Top of QUOTED PASSAGE

Why The Cynics Are Right, But They Will Probably Still Lose Money

Published 02/26/2021, 02:41 AM
Updated 07/09/2023, 06:31 AM

Volatility exploded this week as the S&P 500’s last three trading sessions produced some of the largest intraday swings of the year.

S&P 500 Index Daily Chart

The biggest wild card continues to be 10-year Treasury yields, surging from 0.5% last autumn to 1.5%. While 1.5% is trivially small by historical standards and investors are not afraid of these 1.5% rates, they are afraid this surge will turn into 3% or even 5% over the next several months.

Remember, the investors don’t price stocks based on where we are today, but what they think we will be in six to twelve months.

Stocks are stupid expensive by conventional measures (forward P/Es, etc). But these valuations are actually reasonable given these historically low interest rates. That’s because the lower interest rates are, the more valuable future cash flows become.

The problem is one percent interest rates justify really high stock valuations. Four percent interest rates do not. And that’s the million-dollar question, where are interest rates headed?

Bottom of QUOTED PASSAGE
Top of DATA UNDER STUDY

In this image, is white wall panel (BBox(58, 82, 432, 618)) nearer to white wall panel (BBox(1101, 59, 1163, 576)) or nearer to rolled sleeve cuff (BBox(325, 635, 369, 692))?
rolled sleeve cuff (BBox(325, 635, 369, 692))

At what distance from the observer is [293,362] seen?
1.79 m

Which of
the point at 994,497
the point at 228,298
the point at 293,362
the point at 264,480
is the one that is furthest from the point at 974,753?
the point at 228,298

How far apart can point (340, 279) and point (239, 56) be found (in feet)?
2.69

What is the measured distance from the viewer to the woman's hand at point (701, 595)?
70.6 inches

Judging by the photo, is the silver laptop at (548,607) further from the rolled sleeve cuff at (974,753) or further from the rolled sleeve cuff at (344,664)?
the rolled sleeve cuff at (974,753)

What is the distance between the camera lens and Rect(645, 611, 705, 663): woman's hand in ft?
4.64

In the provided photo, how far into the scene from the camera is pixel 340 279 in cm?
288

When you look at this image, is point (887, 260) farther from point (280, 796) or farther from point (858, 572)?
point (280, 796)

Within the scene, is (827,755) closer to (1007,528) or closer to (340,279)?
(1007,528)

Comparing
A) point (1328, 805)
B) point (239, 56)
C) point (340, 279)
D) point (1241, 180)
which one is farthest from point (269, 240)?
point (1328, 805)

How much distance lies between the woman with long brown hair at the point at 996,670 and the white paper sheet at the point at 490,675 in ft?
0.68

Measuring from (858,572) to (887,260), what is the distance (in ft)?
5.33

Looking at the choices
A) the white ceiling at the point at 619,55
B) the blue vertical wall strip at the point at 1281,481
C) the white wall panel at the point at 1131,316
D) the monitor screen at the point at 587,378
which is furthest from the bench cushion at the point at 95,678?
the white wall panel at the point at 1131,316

Bottom of DATA UNDER STUDY
Top of DATA UNDER STUDY

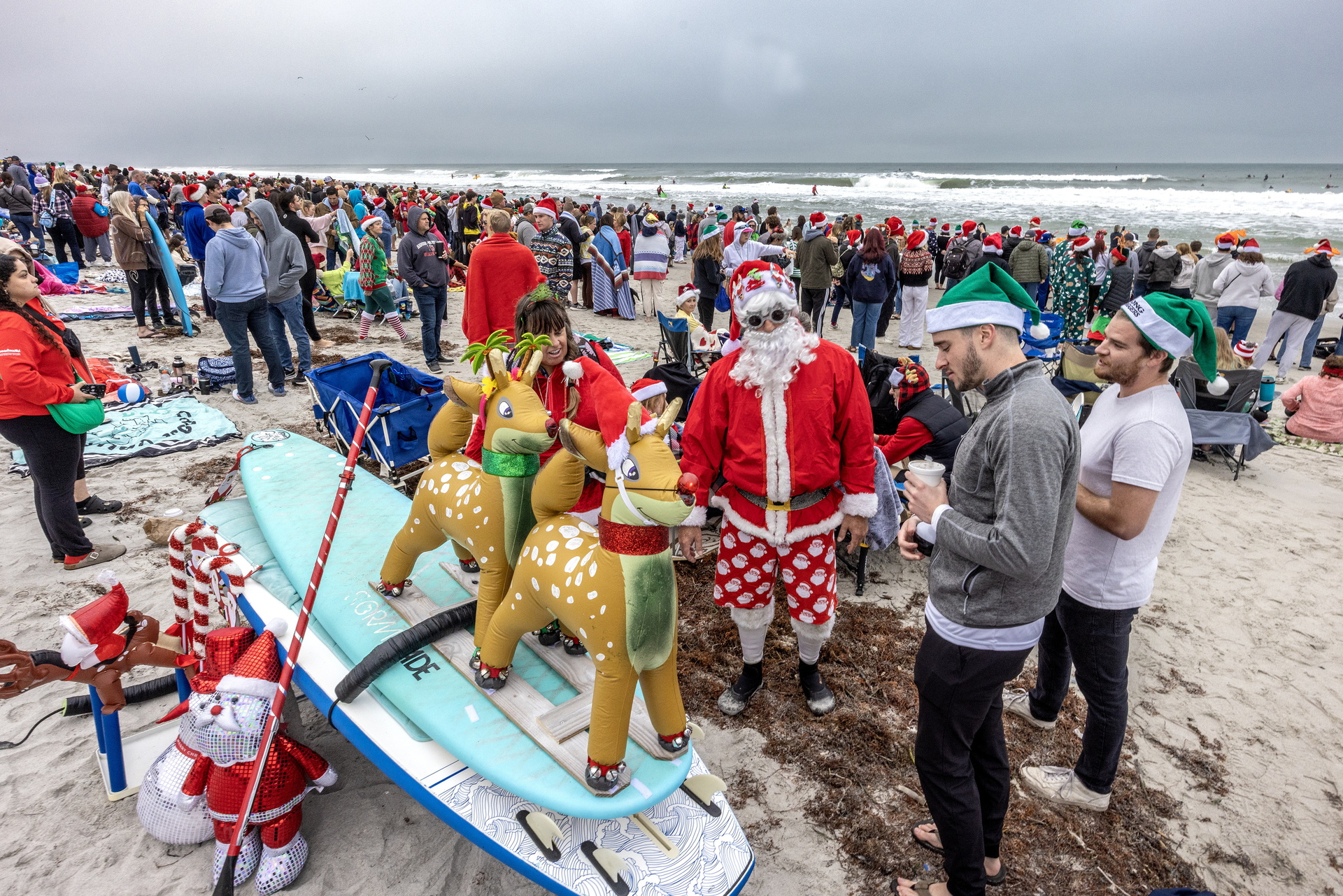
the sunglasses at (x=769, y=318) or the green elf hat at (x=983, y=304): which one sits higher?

Bottom of DATA UNDER STUDY
Top of DATA UNDER STUDY

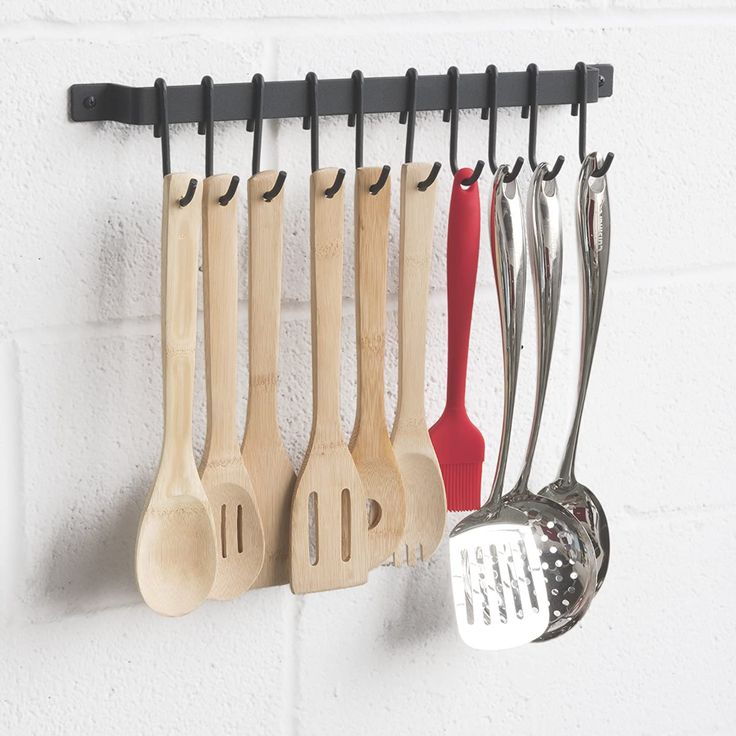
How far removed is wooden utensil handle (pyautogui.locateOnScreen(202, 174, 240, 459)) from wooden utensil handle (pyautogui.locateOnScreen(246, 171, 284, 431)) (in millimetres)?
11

Bottom of DATA UNDER STUDY

- TASK INSTRUCTIONS:
Rewrite the paragraph of the market commentary that begins "Stocks are stupid expensive" as a short bulleted list that keeps its main facts.

- ANSWER AREA:
- Stocks are very expensive by conventional measures such as forward P/Es.
- Given historically low interest rates, these valuations are actually reasonable.
- This is because future cash flows become more valuable as interest rates fall.